**DATA FOR ANALYSIS:**
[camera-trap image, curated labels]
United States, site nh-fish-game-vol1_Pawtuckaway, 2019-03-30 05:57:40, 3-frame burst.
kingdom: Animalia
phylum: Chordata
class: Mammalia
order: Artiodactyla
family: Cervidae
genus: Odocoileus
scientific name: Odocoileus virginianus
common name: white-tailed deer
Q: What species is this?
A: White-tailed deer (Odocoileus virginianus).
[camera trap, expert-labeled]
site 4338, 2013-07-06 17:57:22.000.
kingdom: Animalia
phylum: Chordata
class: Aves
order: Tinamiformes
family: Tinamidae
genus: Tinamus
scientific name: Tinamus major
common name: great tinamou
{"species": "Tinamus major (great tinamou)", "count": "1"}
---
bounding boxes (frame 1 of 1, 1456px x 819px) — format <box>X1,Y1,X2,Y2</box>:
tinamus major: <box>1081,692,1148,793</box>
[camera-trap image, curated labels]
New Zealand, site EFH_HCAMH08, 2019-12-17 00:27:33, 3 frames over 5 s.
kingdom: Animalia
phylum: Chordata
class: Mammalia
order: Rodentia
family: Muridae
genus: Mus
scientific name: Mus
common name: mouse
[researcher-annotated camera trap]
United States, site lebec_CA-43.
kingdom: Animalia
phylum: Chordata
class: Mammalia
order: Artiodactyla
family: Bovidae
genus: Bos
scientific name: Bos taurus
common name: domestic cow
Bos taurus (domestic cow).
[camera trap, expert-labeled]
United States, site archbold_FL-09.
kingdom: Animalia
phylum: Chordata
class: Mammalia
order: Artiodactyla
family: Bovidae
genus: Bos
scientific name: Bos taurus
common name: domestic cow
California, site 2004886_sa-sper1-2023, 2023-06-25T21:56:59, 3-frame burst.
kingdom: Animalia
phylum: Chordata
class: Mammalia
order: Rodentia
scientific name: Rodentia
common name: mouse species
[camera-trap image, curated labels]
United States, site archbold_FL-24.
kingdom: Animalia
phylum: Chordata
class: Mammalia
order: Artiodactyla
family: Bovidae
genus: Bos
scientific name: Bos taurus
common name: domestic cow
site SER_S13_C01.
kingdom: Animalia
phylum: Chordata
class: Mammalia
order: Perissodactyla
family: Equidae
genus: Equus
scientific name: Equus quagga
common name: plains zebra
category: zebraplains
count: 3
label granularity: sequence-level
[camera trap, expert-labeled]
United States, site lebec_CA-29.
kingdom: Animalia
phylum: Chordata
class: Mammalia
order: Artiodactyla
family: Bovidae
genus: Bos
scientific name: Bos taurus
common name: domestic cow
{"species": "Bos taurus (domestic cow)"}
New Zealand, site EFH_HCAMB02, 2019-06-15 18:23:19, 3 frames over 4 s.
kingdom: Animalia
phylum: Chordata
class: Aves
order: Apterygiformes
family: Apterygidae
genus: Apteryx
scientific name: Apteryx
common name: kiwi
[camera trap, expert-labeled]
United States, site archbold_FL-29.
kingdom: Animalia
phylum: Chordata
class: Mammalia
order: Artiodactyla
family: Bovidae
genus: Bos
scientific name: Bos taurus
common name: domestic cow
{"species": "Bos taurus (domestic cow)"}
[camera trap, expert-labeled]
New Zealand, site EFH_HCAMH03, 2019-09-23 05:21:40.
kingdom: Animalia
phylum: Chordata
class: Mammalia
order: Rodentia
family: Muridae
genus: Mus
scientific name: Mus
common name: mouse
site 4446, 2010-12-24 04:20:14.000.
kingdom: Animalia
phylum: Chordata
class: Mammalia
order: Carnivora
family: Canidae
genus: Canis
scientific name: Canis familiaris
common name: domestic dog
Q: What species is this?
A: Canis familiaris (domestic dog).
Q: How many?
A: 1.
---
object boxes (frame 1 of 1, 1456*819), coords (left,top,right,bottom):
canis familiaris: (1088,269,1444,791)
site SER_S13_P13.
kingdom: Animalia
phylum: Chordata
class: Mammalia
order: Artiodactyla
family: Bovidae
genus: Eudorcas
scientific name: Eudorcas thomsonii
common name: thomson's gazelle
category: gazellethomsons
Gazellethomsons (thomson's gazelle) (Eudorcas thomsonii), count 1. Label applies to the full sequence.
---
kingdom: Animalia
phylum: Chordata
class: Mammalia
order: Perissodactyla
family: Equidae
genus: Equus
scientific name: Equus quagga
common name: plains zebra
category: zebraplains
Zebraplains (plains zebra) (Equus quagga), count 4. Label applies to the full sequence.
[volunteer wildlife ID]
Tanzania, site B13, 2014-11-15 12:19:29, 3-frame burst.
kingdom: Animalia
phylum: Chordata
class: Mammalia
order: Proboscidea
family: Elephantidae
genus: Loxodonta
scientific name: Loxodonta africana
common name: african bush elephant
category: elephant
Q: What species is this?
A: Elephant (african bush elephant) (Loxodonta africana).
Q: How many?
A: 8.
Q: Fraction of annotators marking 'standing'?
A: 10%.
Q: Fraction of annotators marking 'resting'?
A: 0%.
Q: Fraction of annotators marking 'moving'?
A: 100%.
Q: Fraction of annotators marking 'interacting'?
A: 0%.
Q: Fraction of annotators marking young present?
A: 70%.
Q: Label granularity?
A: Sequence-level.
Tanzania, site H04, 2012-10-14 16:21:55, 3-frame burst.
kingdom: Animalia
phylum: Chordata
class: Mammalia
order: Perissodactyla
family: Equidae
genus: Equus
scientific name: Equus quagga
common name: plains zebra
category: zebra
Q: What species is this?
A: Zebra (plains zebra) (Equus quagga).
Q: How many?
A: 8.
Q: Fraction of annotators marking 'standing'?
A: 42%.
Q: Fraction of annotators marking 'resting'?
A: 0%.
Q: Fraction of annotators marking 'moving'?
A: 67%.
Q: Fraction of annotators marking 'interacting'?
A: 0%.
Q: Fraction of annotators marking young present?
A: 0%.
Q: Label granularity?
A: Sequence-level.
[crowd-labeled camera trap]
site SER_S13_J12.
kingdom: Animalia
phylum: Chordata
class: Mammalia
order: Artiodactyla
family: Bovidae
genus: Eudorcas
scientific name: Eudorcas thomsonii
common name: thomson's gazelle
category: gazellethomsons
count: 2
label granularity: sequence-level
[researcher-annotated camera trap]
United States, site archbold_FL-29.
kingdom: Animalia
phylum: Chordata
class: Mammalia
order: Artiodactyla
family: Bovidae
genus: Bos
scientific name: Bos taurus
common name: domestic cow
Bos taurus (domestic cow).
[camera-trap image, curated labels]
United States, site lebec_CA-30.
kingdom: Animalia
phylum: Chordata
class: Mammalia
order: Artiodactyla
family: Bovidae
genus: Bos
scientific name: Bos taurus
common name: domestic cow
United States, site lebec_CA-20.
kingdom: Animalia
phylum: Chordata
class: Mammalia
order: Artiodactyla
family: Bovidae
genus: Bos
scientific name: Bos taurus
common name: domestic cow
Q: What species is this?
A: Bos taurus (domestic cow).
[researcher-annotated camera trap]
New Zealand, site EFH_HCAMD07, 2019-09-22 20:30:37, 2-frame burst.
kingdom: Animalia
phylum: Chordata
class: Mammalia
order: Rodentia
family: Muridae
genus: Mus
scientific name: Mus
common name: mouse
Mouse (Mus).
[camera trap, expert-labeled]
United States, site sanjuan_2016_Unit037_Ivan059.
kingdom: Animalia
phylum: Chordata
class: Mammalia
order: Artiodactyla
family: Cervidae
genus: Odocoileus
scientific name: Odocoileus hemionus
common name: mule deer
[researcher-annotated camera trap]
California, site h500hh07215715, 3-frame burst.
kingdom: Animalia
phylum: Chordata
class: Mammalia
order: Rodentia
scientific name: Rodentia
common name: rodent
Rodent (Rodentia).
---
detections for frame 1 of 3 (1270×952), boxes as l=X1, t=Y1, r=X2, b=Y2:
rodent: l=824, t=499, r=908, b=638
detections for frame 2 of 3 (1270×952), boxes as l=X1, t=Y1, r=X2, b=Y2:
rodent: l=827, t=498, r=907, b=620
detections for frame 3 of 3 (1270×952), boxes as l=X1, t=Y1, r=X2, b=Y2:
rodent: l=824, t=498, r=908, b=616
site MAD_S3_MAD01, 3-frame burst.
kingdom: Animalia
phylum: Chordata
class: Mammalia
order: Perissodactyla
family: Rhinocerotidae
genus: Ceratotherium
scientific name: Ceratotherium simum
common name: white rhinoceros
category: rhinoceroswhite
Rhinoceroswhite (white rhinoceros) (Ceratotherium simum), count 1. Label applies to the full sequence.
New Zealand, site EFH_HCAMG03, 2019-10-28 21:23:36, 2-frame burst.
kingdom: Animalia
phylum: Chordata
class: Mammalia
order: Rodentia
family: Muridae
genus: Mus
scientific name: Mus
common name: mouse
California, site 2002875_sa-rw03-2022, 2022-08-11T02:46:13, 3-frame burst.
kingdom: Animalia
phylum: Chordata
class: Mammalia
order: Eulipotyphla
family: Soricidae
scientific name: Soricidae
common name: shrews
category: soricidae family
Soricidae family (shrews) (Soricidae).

**TASK STATEMENT:** Give the exact lines, and only those, from the line containing "scientific name: Odocoileus virginianus" through the line containing "genus: Tinamus" in the entries above.

**ANSWER FOR THIS EXERCISE:**
scientific name: Odocoileus virginianus
common name: white-tailed deer
Q: What species is this?
A: White-tailed deer (Odocoileus virginianus).
[camera trap, expert-labeled]
site 4338, 2013-07-06 17:57:22.000.
kingdom: Animalia
phylum: Chordata
class: Aves
order: Tinamiformes
family: Tinamidae
genus: Tinamus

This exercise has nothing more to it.